*** Task input Section Begins ***

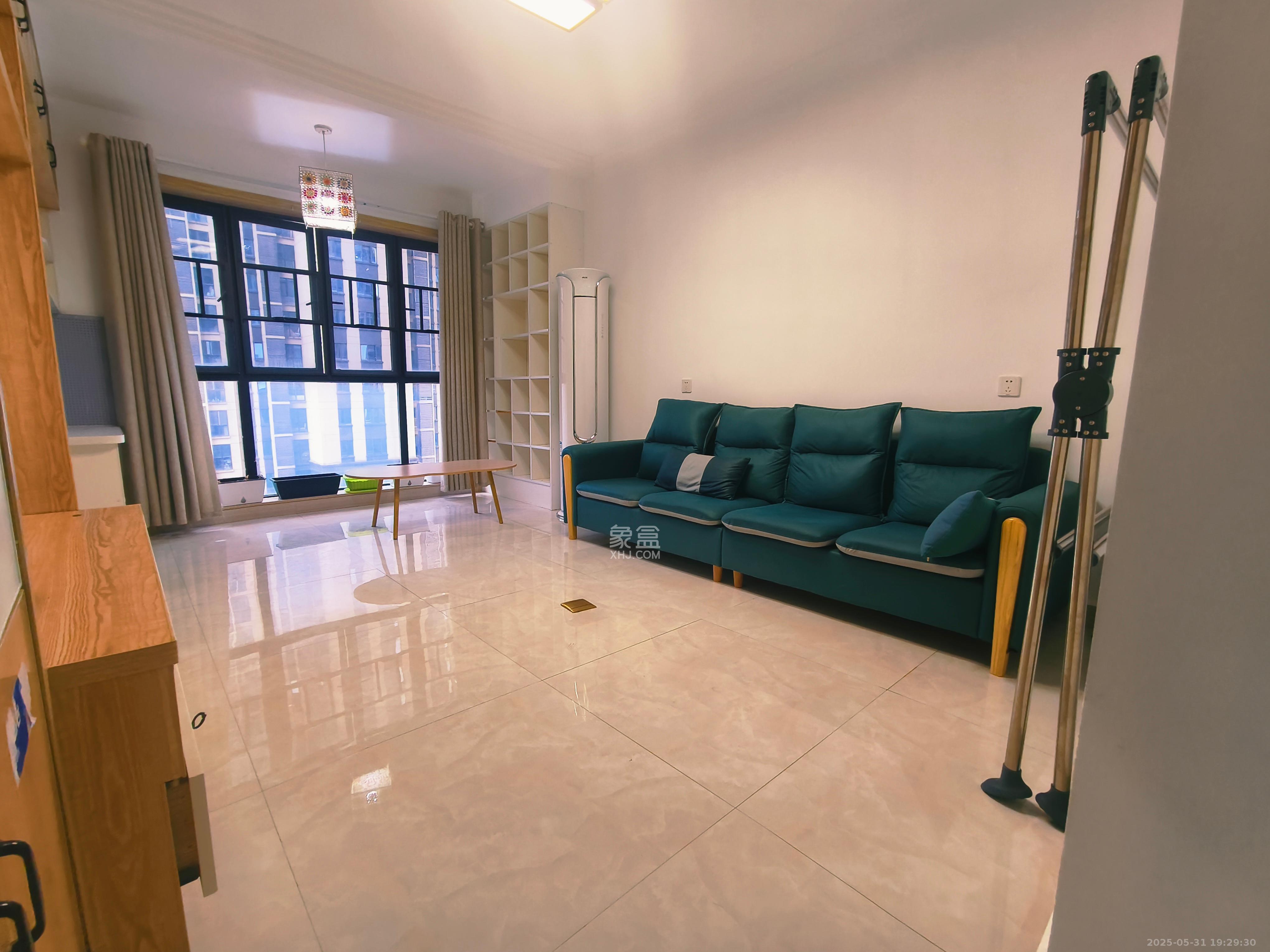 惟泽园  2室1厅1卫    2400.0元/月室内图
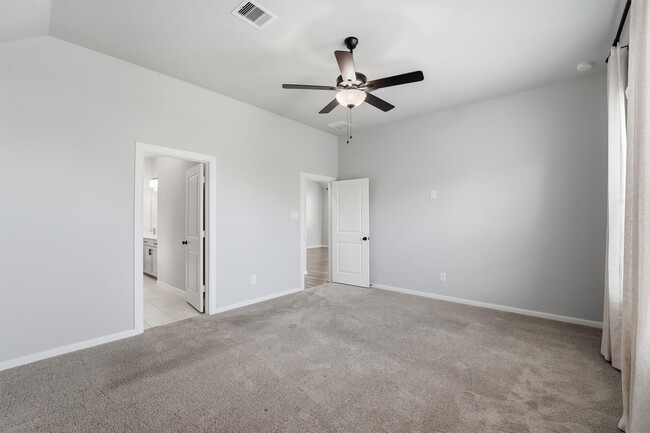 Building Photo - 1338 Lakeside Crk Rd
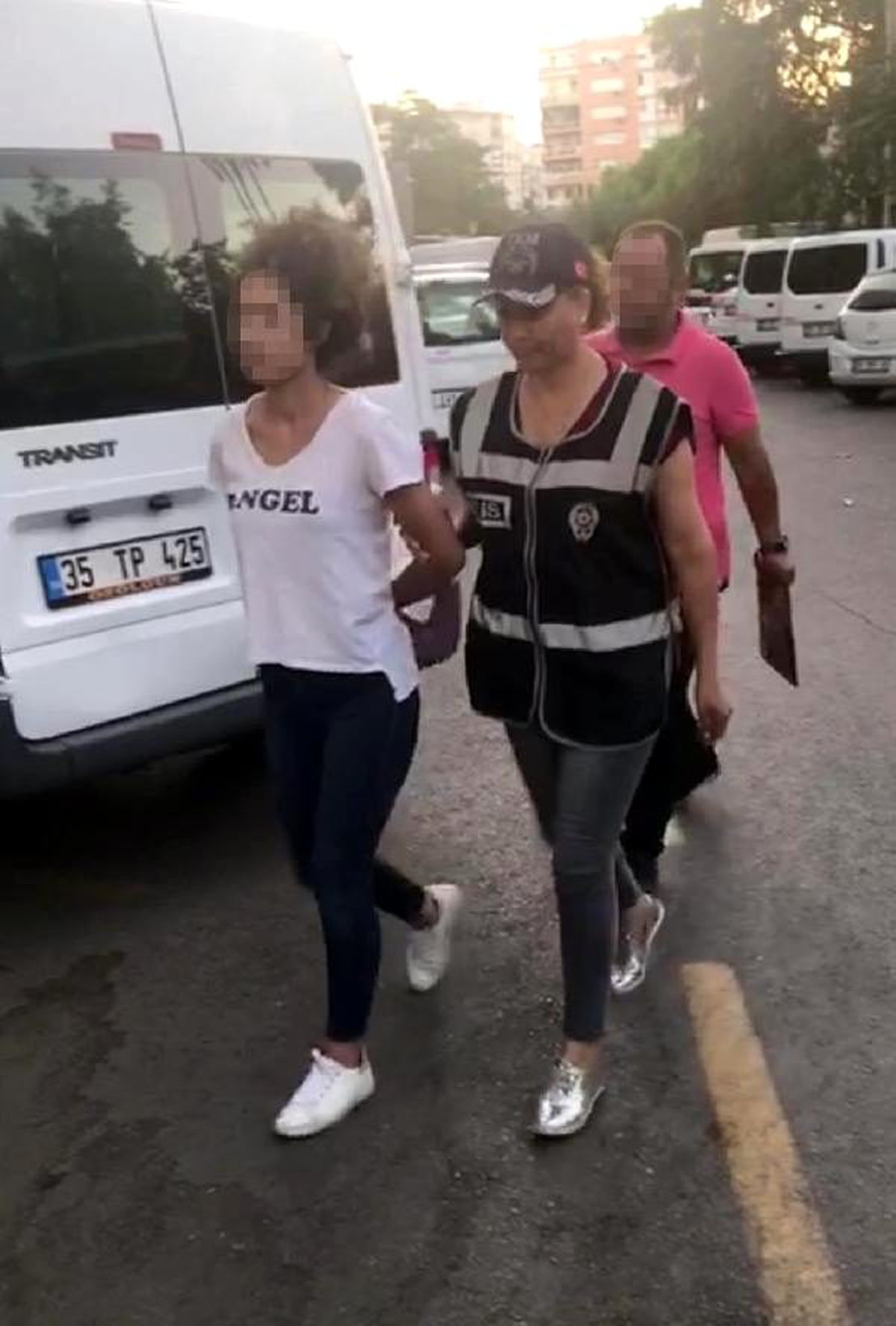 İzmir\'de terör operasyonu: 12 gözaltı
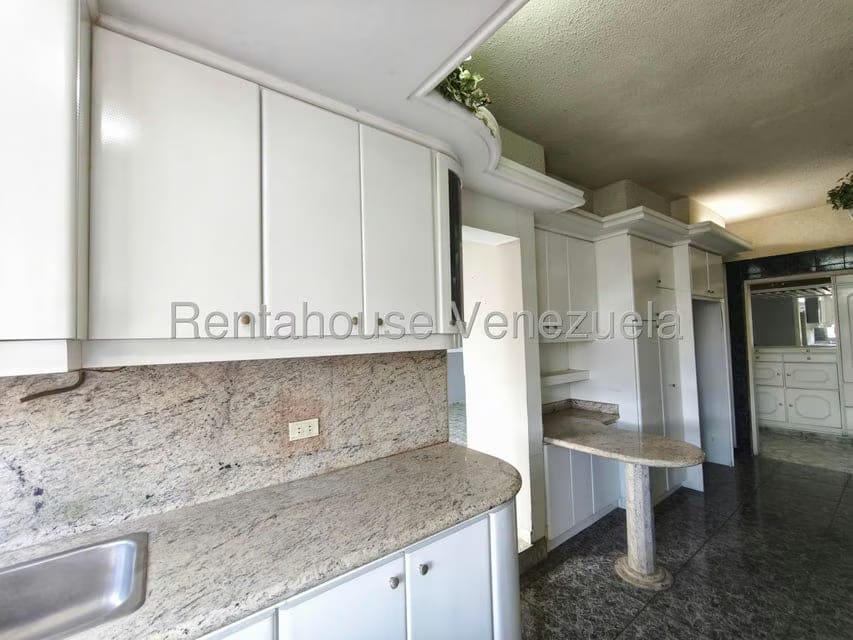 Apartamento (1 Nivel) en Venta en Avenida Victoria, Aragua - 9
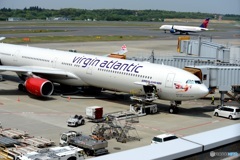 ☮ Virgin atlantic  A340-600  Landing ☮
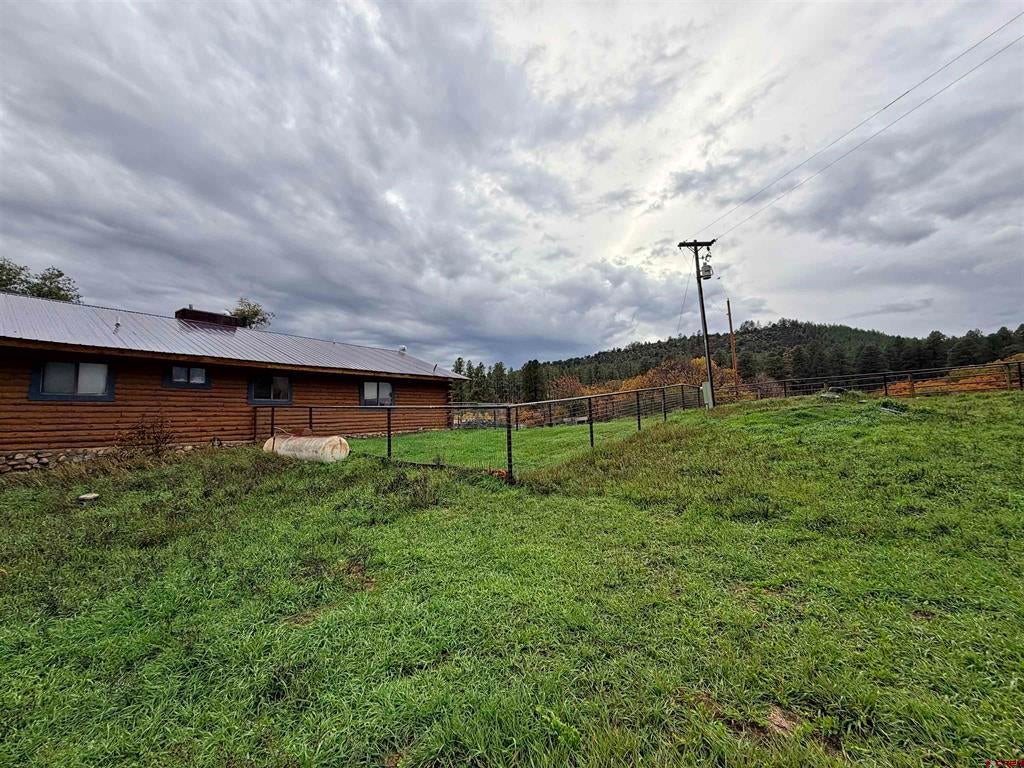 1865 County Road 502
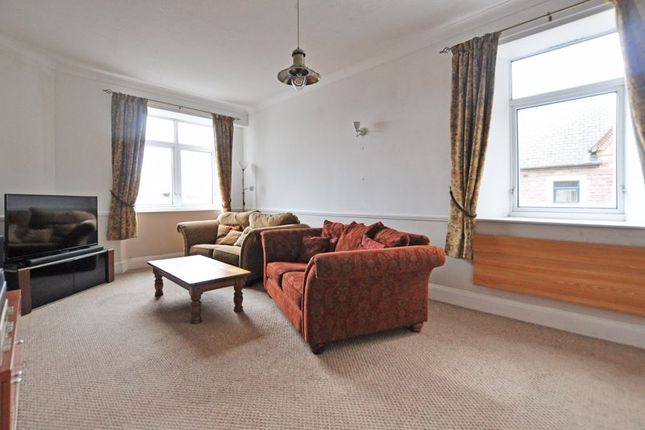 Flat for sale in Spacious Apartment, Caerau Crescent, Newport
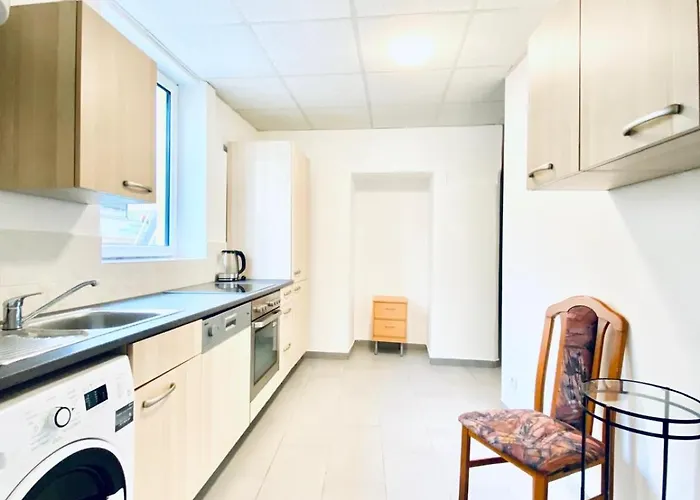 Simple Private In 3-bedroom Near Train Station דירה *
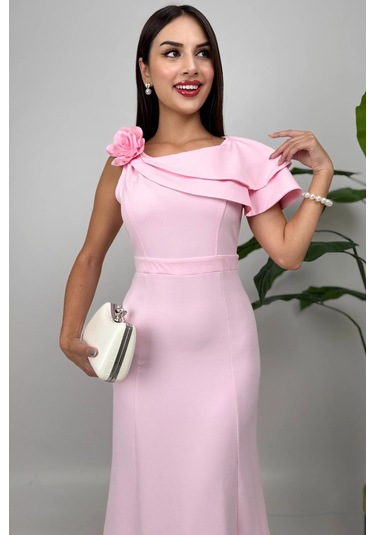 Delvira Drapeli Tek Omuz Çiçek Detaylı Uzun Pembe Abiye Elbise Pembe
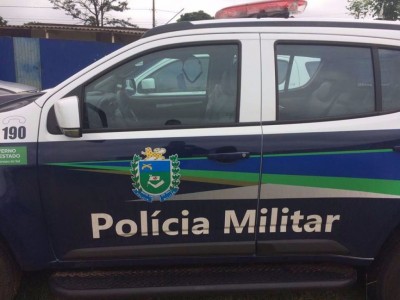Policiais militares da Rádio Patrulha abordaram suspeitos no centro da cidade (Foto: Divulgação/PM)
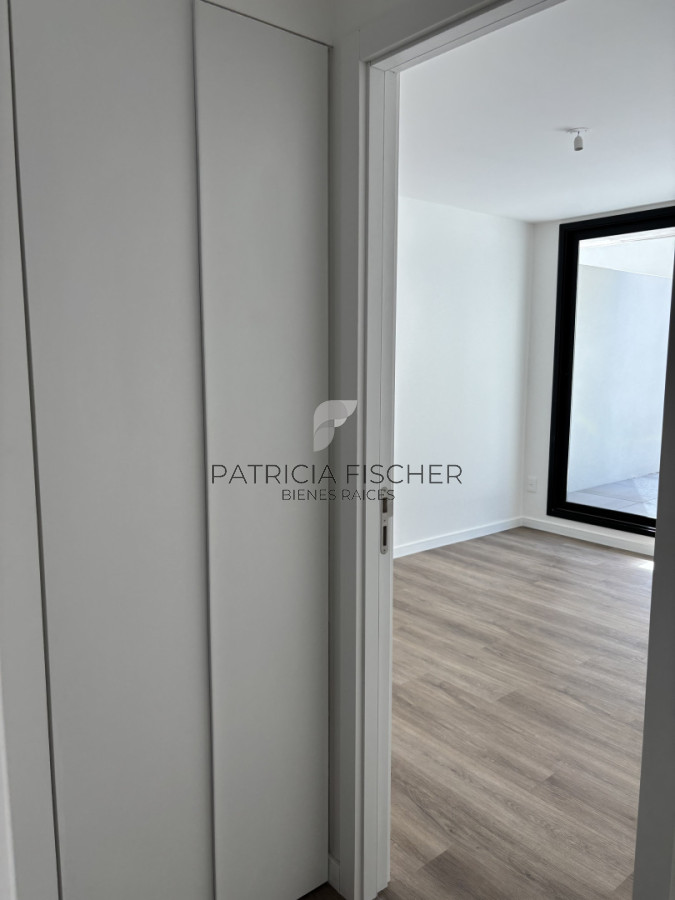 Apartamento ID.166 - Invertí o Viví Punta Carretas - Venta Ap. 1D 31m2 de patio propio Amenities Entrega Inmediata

*** Task input Section Ends ***

What you will do | Each line from the one containing "Building Photo - 1338 Lakeside Crk Rd" through the last line above should be retyped exactly, and no other line. Any picture is to be left out.

Finished task |
 Building Photo - 1338 Lakeside Crk Rd
 İzmir\'de terör operasyonu: 12 gözaltı
 Apartamento (1 Nivel) en Venta en Avenida Victoria, Aragua - 9
 ☮ Virgin atlantic  A340-600  Landing ☮
 1865 County Road 502
 Flat for sale in Spacious Apartment, Caerau Crescent, Newport
 Simple Private In 3-bedroom Near Train Station דירה *
 Delvira Drapeli Tek Omuz Çiçek Detaylı Uzun Pembe Abiye Elbise Pembe
Policiais militares da Rádio Patrulha abordaram suspeitos no centro da cidade (Foto: Divulgação/PM)
 Apartamento ID.166 - Invertí o Viví Punta Carretas - Venta Ap. 1D 31m2 de patio propio Amenities Entrega Inmediata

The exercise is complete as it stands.